Michael Kamau, former PS for Transport and Infrastructure ones said, “You can shut down railway transport and the Kenyan economy will just continue without feeling the pinch.” Mr Kamau was interviewing for the position of Cabinet Secretary for the same ministry before a parliamentary select committee. He also noted in the same interview that cargo transport at the time, May 2013, had declined from 15% to 3% and directly blamed it for the heavy traffic congestion along the busy Nairobi Mombasa Highway.

Since the Rift Valley Railways (RVR) won the concession to run the approximately 2,352 Km Kenya – Uganda Railway in the year 2006 a lot has not changed.

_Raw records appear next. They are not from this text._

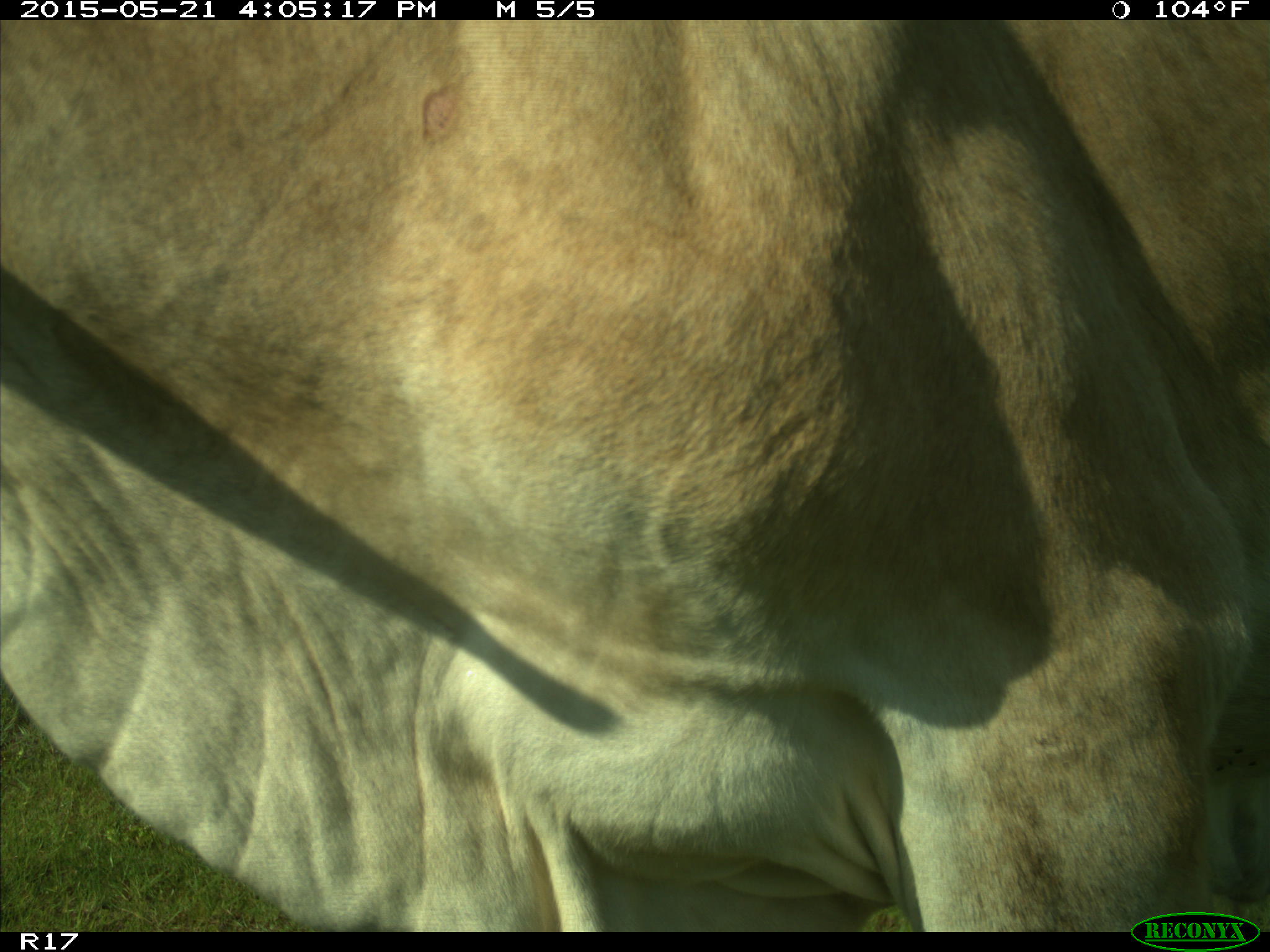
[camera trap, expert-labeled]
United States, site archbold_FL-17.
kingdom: Animalia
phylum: Chordata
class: Mammalia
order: Artiodactyla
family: Bovidae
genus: Bos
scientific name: Bos taurus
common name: domestic cow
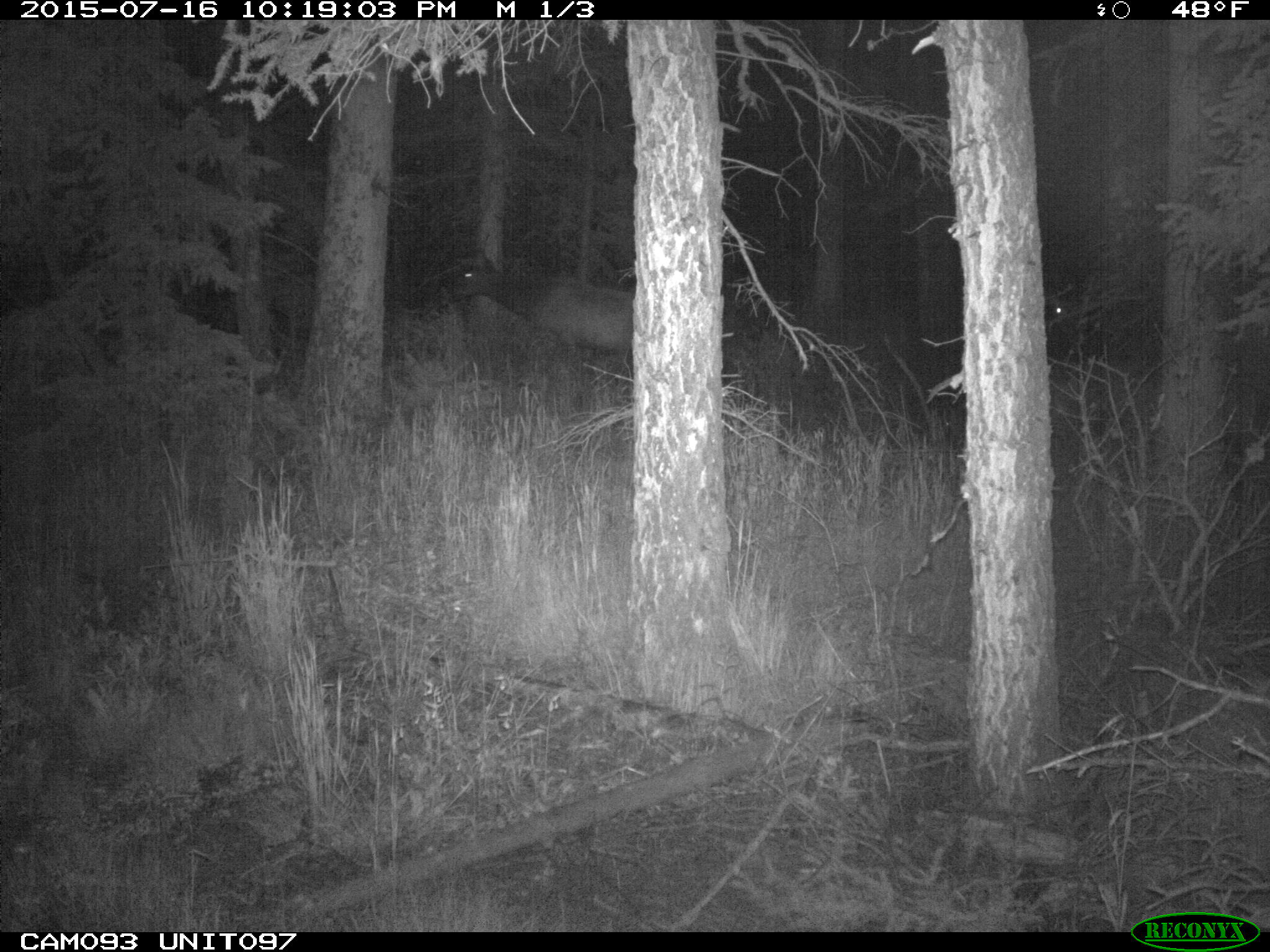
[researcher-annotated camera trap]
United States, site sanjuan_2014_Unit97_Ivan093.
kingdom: Animalia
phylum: Chordata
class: Mammalia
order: Artiodactyla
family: Cervidae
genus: Cervus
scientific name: Cervus elaphus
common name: red deer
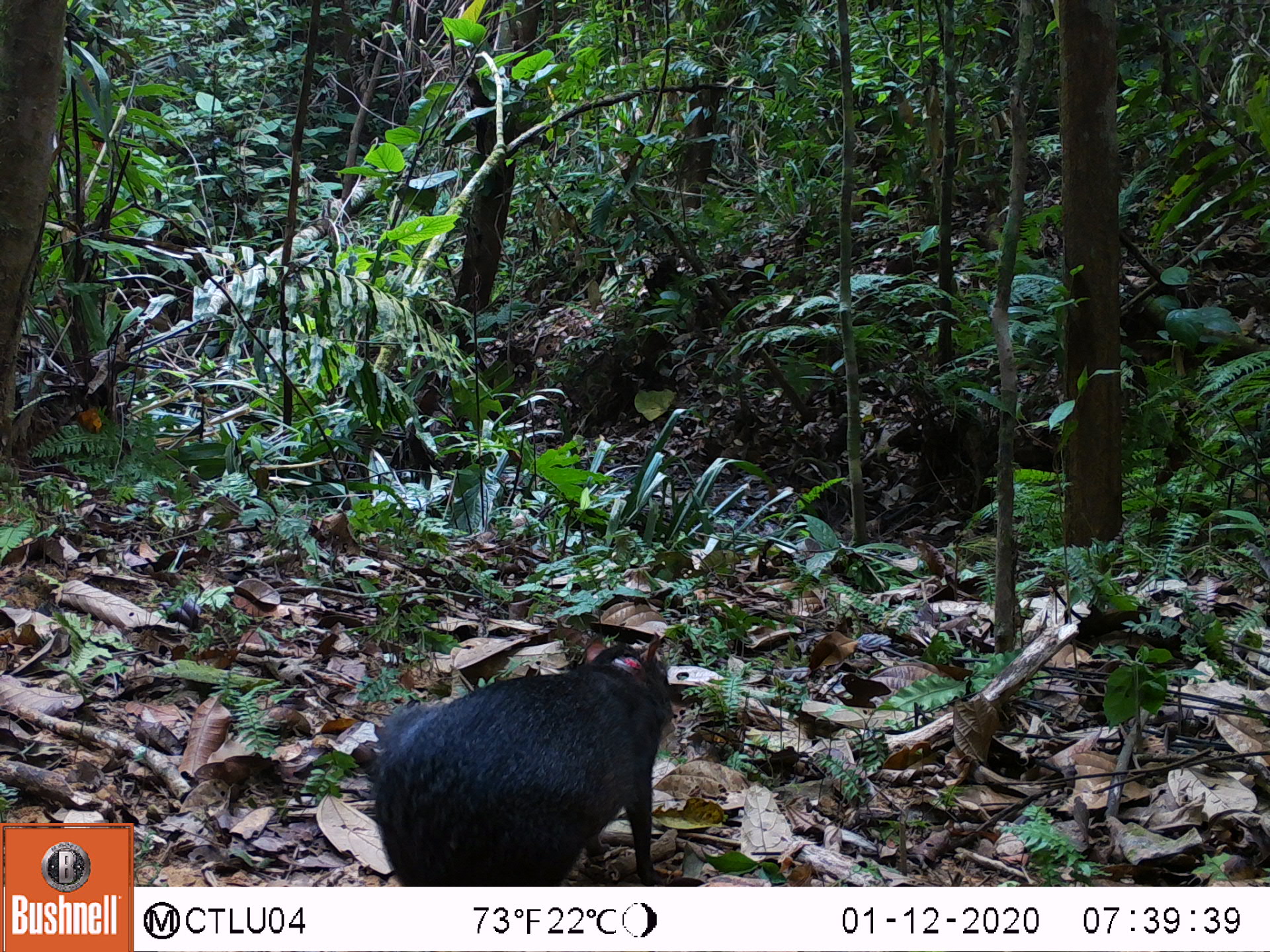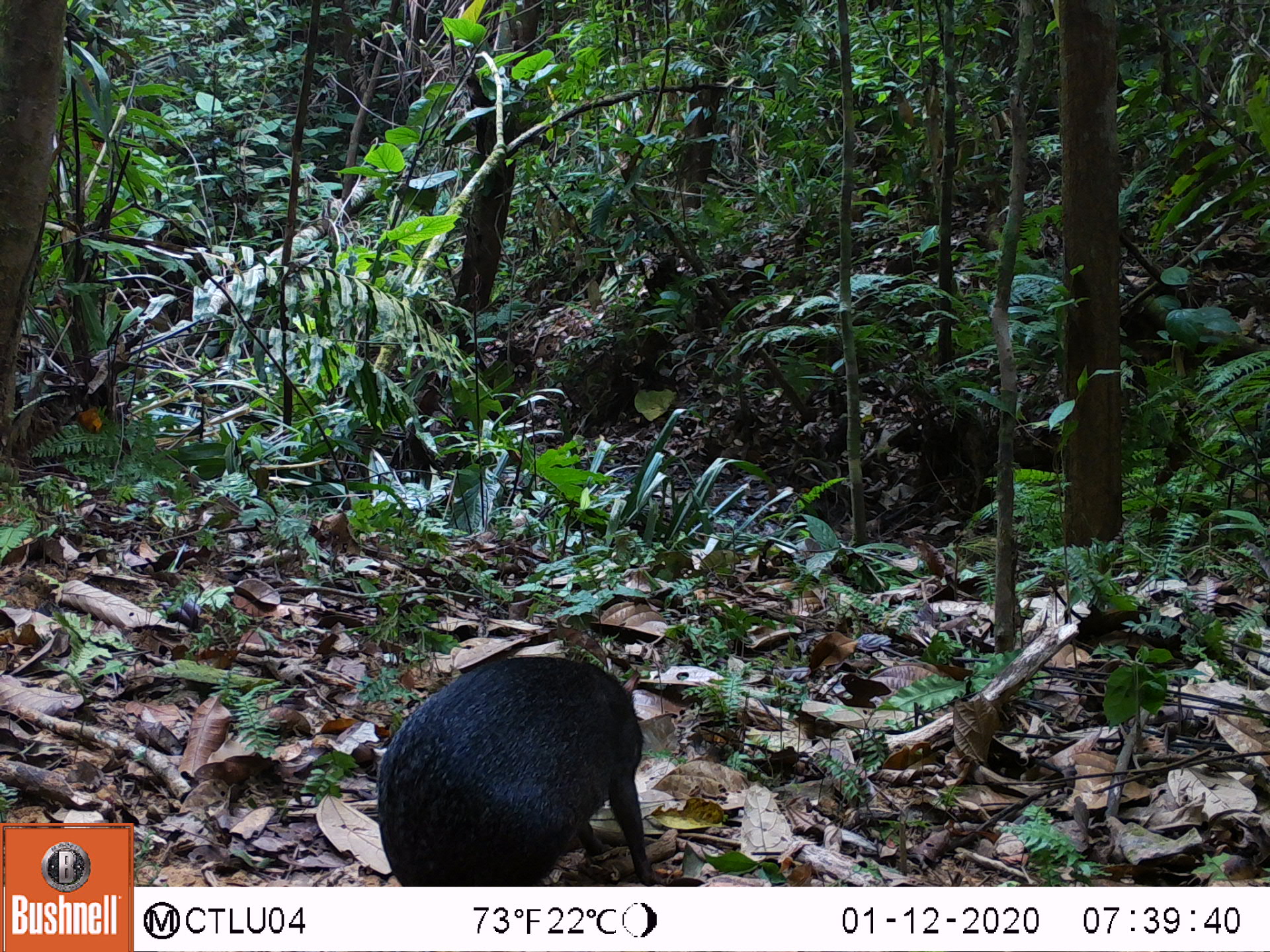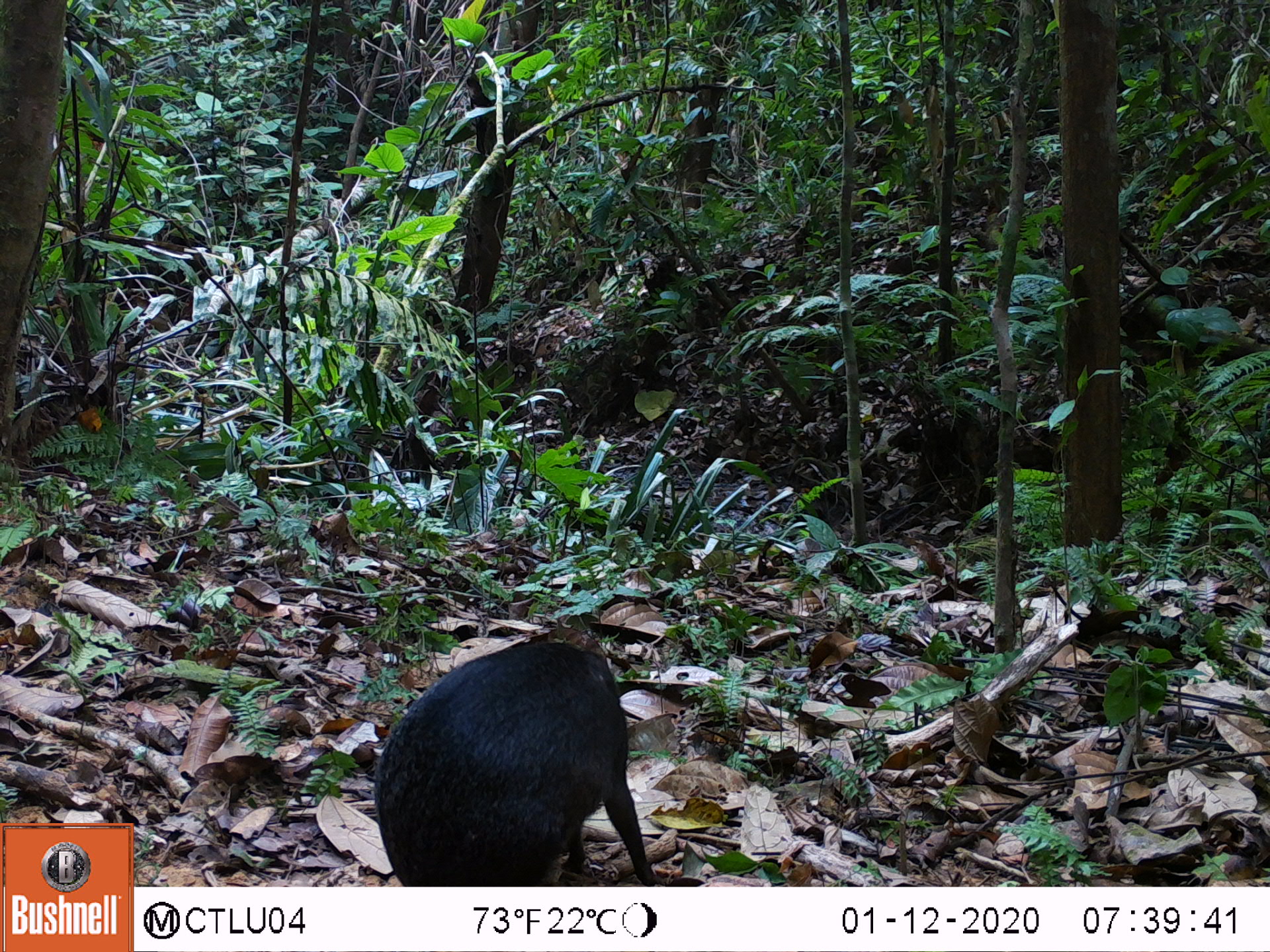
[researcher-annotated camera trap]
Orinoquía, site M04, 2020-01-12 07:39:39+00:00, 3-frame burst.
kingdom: Animalia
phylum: Chordata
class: Mammalia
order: Rodentia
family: Dasyproctidae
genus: Dasyprocta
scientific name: Dasyprocta fuliginosa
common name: black agouti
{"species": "black agouti (Dasyprocta fuliginosa)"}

The recent judgment by a Nairobi High Court that Kenya Railways could terminate the 25-year agreement and possess all their assets in a period of one month after her judgment came as no surprise.
RVR which is owned by Qalaa Holdings of Cairo have been accused by Kenya Railways of lack of maintenance of the concession assets, failure to increase freight volumes targets and not paying the concession fees

The RVR have been experiencing financial problems and their attempts to bring in partners have hit a dead end. American private equity firm, Emerging Capital Partners withdrew their attempts to purchase RVR when a reported audit indicted the RVR of corruption and the World Bank had suggested plans to blacklist the company and not the directors.

Insider information reveals that the World Bank blacklists a company and not its directors when it has evidence that corruption was discussed at board level and with the knowledge of directors as with the case of RVR. It is also noted that executives bribed government officials, cooked books of accounts, evaded paying taxes and went as far as creating briefcase companies they used to fleece money estimated to be more than Sh2 billion as the World Bank report found out.

The rot at RVR can be traced from around 2015 when they used a loan that was intended to buy close to 20 locomotives to instead lease the trains from a third party, a scheme that enabled RVR official to share the loot with the said third party.

Even as RVR exits, they are embroiled in an employment tussle with their staff, The said staff are being taken back by Kenya Railways on six months contracts they are being forced to sign when they have not been paid their close to 9 years service at RVR.